[Problem to solve]:
Please decide whether each statement agrees with the Siren book listing below, answering yes or no and quoting the deciding words: 1. Jordi Spence is sixteen and lives in outer Melbourne. 2. Ruby is one of the two footballers. 3. Transit Lounge published the novel.

[Text under study]:
===============
Author: Rachel Matthews
Publisher: Transit Lounge
Published: 1st August 2017
Synopsis: A brave new novel that sensitively explores one woman’s experience of sexual violence and the silencing of those who feel compelled to speak out.
What happens when a young woman enters a city apartment early morning, with two footballers? Jordi Spence is sixteen years old and lives in outer Melbourne. By daybreak, her world has shifted. Max Carlisle, a troubled AFL star, can’t stop what comes next. And Ruby, a single woman from the apartment block, is left with questions when she sees Jordi leave.
In this remarkable novel, Rachel Matthews captures the characters of Jordi and her family, the players, and the often loveable inhabitants of a big city with a deceptive lightness of touch that seduces the reader. Siren reveals the often unnoticed life of a city while simultaneously drawing us deep into a dark and troubling world. What happens has an unexpected effect on all those who are both directly and indirectly involved.
===============
[Data listing]:

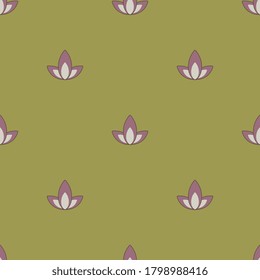 Simple geometrical floral pattern with stylized lotus flowers.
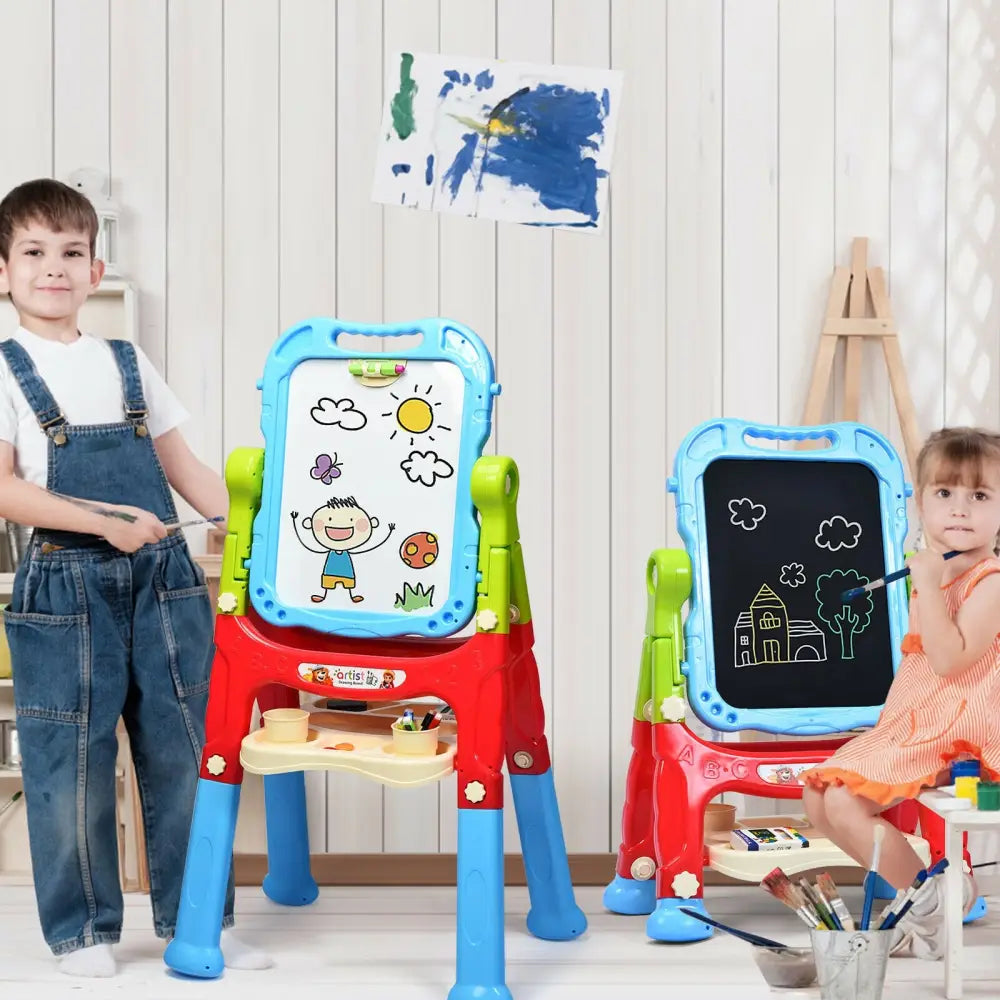 Height Adjustable Kids Art Easel Magnetic Double Sided Board-Blue - Blue - Art Easels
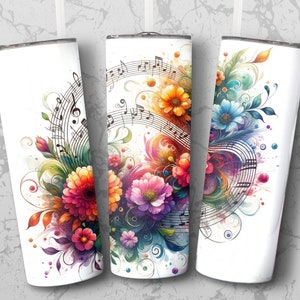 Watercolor Music Notes 20 oz Skinny Tumbler Sublimation Design, Straight & Tapered Wrap, Tumbler Wrap, Tumbler Png, Instant Download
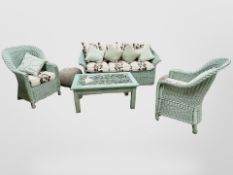 A Marston & Langinger three-piece suite of English willow conservatory furniture, painted in sage,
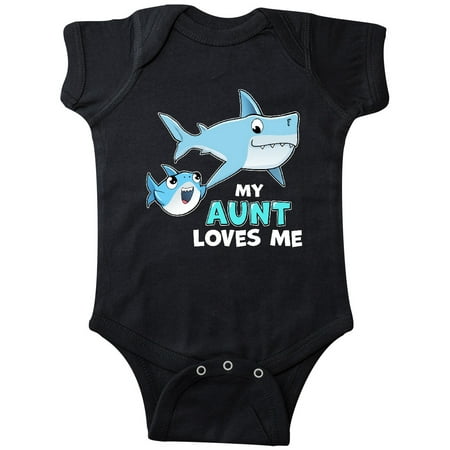 Inktastic My Aunt Loves Me with Cute Sharks Gift Baby Boy or Baby Girl Bodysuit
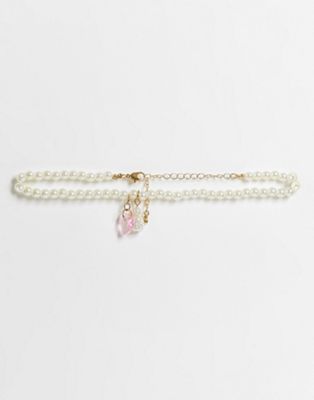 Topshop heart and faux pearl charm choker necklace in white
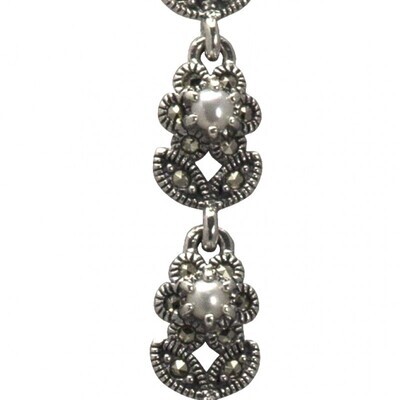 Vintage Design Sterling Silver Marcasite Pearl Flower Bracelet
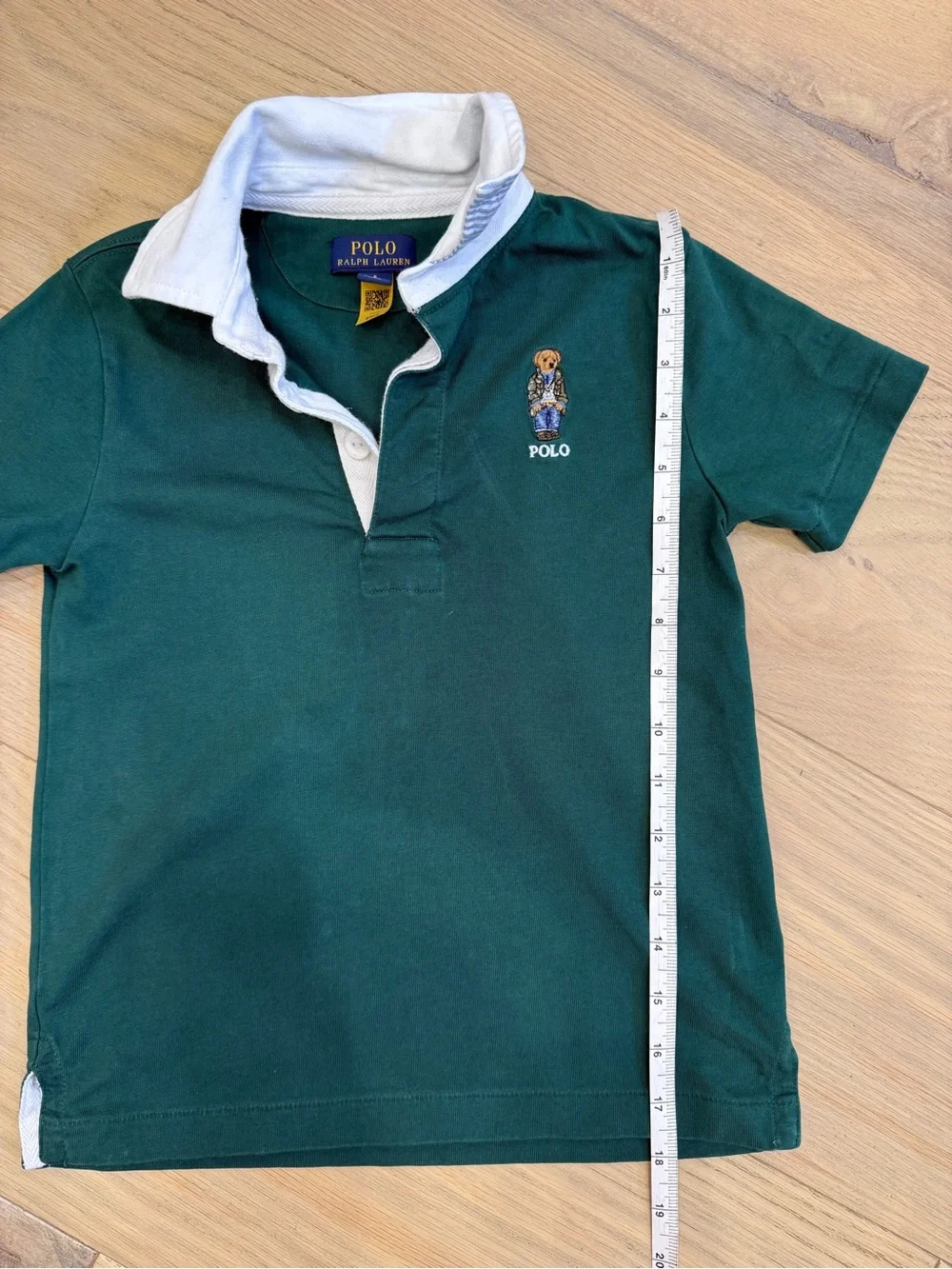 Polo by Ralph Lauren Forest Green Polo with White Contrast Collar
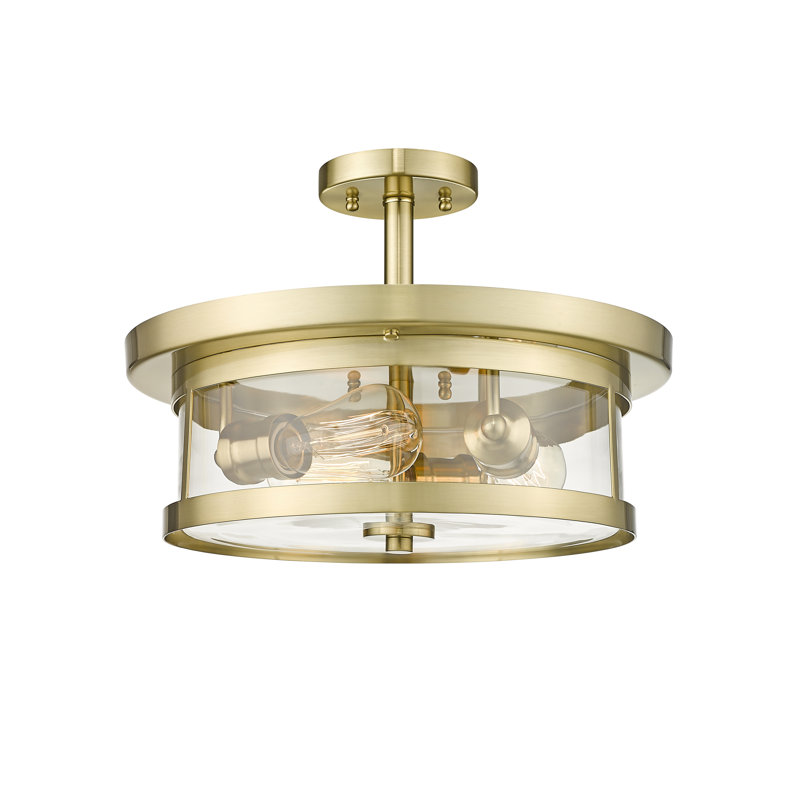 Transitional 3 Light Gold Round Flush Mount, Gold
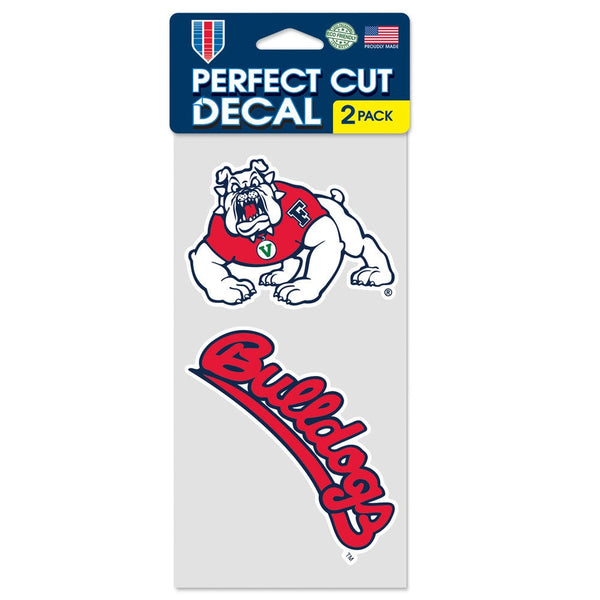 Fresno State Bulldogs 2 PACK Perfect Cut Decal Set of two 4"x4"
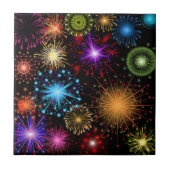 Farbige Feuerwerkskörper Neujahr Fliese (Vorderseite)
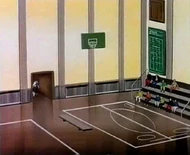 School gymnasium, as seen in Episode 19 ("Hostile Takeover") of the animated series.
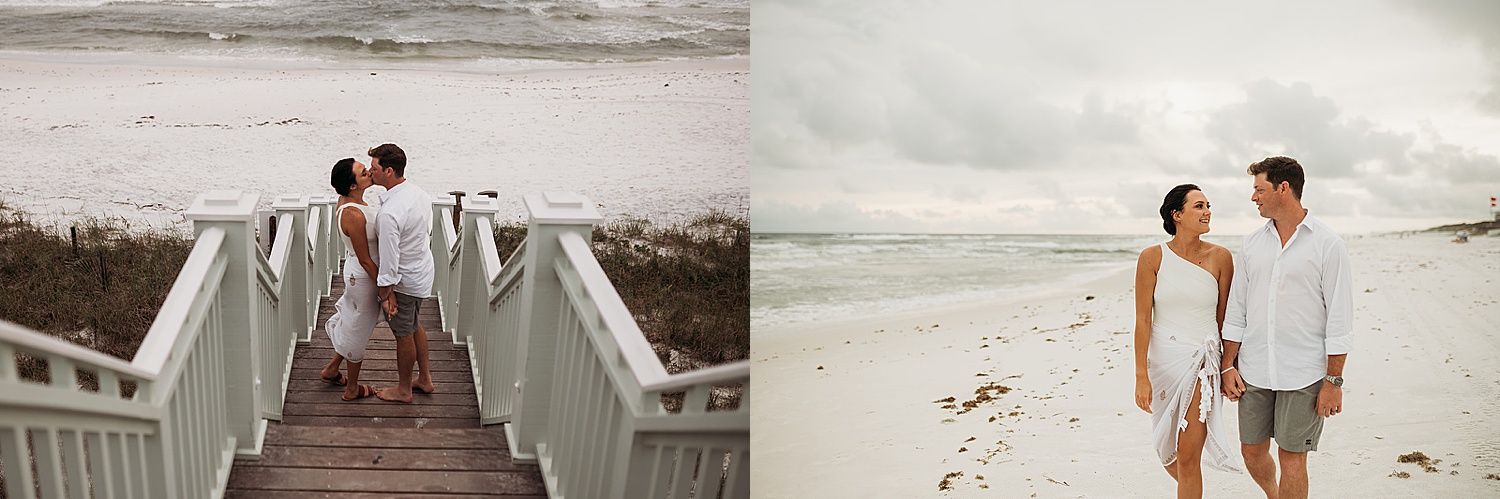 engaged couple walks along beach steps byFlorida wedding Photographer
===============
[Written answer]:
1. Yes: "Jordi Spence is sixteen years old and lives in outer Melbourne."
2. No: "And Ruby, a single woman from the apartment block, is left with questions when she sees Jordi leave."
3. Yes: "Publisher: Transit Lounge"